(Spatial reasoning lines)
"""

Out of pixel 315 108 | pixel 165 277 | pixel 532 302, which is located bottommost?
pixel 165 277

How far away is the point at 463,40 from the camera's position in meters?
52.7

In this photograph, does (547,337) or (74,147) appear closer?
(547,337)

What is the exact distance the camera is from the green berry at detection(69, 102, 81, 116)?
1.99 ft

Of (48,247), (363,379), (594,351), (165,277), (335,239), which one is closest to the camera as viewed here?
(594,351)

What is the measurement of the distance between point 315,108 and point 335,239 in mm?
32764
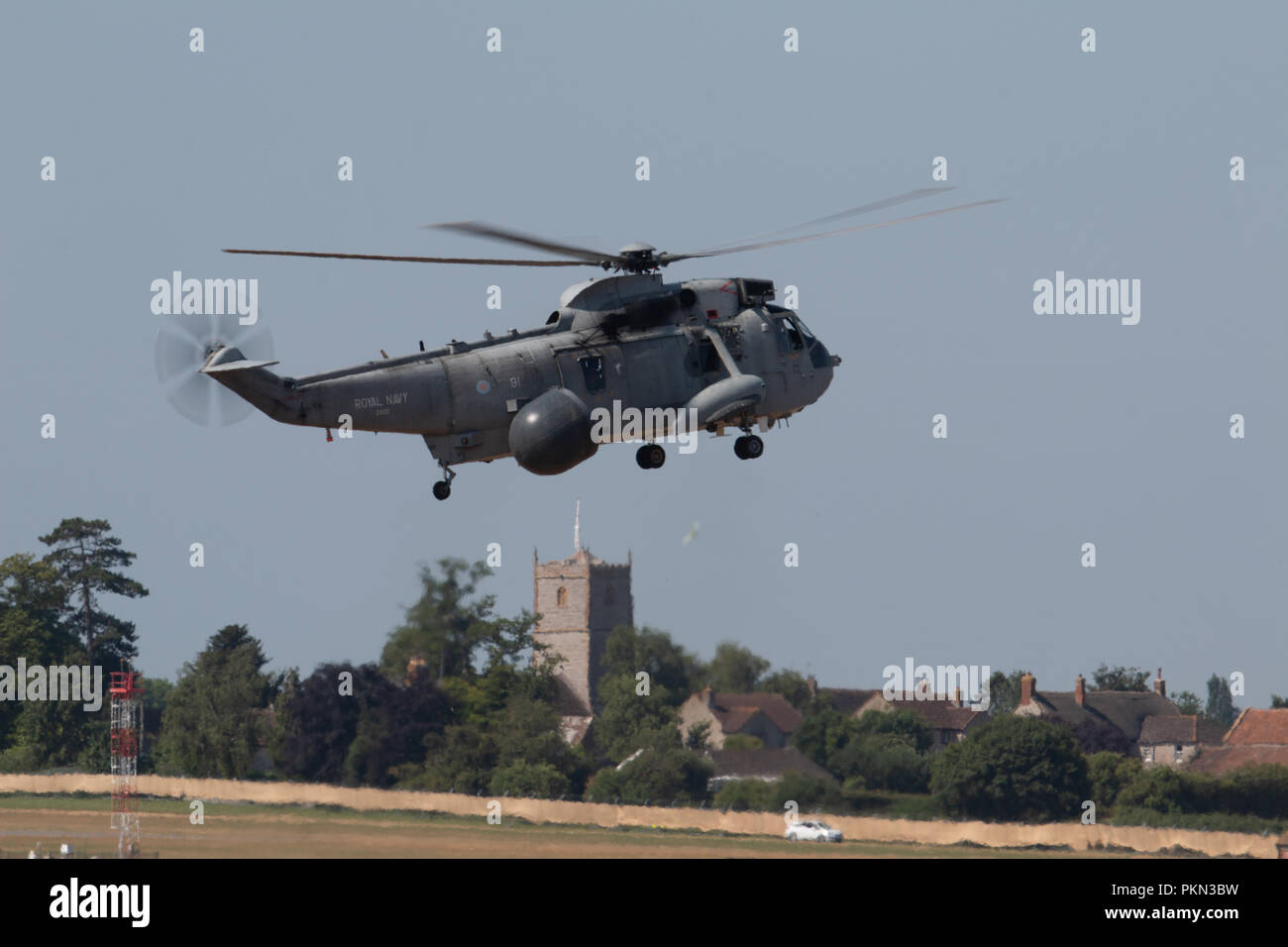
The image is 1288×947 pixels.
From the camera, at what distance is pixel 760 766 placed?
284 feet

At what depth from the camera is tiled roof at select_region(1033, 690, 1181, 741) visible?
402 feet

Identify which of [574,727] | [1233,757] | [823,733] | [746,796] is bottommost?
[746,796]

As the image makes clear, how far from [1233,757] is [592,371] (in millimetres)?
63414

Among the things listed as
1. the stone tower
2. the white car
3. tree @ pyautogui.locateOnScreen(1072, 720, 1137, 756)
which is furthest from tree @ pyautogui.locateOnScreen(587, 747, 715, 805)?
the stone tower

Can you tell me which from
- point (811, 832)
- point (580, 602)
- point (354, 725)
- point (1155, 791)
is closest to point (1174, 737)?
point (1155, 791)

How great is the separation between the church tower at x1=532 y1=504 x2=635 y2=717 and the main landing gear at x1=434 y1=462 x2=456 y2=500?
104m

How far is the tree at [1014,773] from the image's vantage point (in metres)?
88.2

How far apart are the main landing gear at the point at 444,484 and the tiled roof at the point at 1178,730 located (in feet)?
243

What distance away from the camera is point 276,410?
46219mm

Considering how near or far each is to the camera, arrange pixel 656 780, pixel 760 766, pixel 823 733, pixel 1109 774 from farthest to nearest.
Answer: pixel 823 733
pixel 1109 774
pixel 656 780
pixel 760 766

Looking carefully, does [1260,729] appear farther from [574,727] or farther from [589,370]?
[589,370]

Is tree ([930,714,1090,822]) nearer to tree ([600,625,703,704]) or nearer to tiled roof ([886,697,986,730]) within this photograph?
tiled roof ([886,697,986,730])
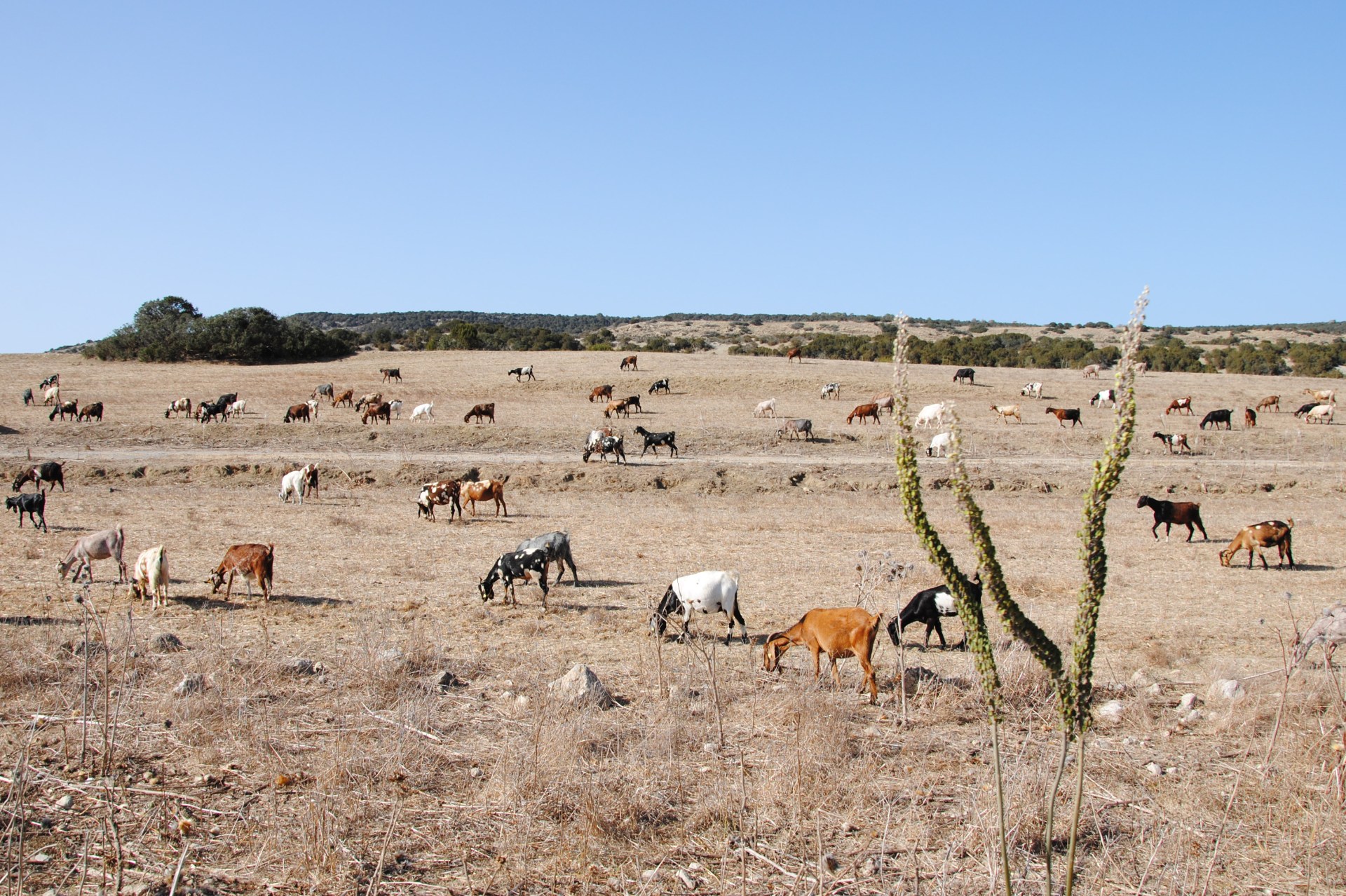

"""

> SET TASK
Copy the lines from the one containing "Looking carefully, does" through the end of the lines, including both ends, and leave the pictures out.

> TASK SOLUTION
Looking carefully, does [1260,729] appear farther from [574,727] or farther from [589,370]?
[589,370]

Is tree ([930,714,1090,822]) nearer to tree ([600,625,703,704]) or nearer to tiled roof ([886,697,986,730]) within this photograph?
tiled roof ([886,697,986,730])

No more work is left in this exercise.